4.8.2. Y betwist dat er causaal verband is tussen de terugval op school en het voorval.
4.8.3. Naast hetgeen zij onder 4.2 heeft overwogen met betrekking tot het causaal verband, overweegt de rechtbank dat uit productie 4 (verklaring vestigingsdirecteur van de middelbare school CSW d.d. 10 oktober 2013) voldoende naar voren komt dat X in ieder geval zonder vertraging met succes het VMBO theoretische leerweg (ook wel MAVO genoemd) had kunnen doorlopen. Ze zat in 2009/2010 in de eerste klas, zodat zij in het schooljaar 2012/2013 eindexamen had kunnen doen. Uit prod. 21 (cijferlijst eindexamen VMBO theoretische leerweg) blijkt dat zij eindexamen heeft gedaan in juni 2014. X stelt terecht dat zij niet onomstotelijk hoeft te bewijzen dat de studievertraging als enige oorzaak het onrechtmatig handelen van Y heeft.
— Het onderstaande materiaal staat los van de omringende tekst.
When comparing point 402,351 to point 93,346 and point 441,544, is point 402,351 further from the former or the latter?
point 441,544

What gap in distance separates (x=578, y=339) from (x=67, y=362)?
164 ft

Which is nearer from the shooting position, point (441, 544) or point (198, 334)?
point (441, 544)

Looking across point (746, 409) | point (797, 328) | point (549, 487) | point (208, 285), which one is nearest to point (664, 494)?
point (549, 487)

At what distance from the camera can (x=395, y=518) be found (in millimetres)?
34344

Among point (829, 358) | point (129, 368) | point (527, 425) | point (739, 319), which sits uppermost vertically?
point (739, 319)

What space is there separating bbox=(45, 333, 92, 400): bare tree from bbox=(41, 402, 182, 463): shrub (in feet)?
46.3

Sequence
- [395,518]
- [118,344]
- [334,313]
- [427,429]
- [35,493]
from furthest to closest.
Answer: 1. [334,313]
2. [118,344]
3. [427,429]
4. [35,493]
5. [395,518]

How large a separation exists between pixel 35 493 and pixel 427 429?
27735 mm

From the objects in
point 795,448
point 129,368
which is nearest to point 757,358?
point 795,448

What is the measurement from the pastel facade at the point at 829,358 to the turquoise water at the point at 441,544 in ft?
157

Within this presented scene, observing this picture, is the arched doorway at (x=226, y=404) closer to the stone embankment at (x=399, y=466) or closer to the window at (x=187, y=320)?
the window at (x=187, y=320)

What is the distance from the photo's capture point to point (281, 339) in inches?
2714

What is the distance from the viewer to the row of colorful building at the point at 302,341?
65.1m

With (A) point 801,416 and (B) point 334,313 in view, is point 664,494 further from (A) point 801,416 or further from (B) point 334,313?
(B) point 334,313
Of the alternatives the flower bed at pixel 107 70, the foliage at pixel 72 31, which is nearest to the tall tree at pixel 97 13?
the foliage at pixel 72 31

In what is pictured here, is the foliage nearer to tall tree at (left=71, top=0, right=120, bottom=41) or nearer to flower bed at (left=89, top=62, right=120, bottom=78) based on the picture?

De vestigingsdirecteur rept over doubleren wegens veelvuldig schoolverzuim. Hel veelvuldig schoolverzuim is terug te voeren op de klachten die X ondervond na de ontucht, te wetlen angst, onzekerheid, schaamte tegenover leeftijdsgenoten en veelvuldige buikpijn en op de veelheid aan psychologische behandelingen. Het is dan ook aannemelijk dat de vertraging overwegend ten gevolge van het opgelopen trauma door de ontucht is veroorzaakt, zodat het aan Y is te stellen en eventueel te bewijzen dat de studievertraging een andere oorzaak heeft. Y heeft daartoe onvoldoende gesteld. Hij heeft tegen de hoogte van het bedrag van € 16.000,00 geen verweer gevoerd. De vordering zal op dit punt worden toegewezen.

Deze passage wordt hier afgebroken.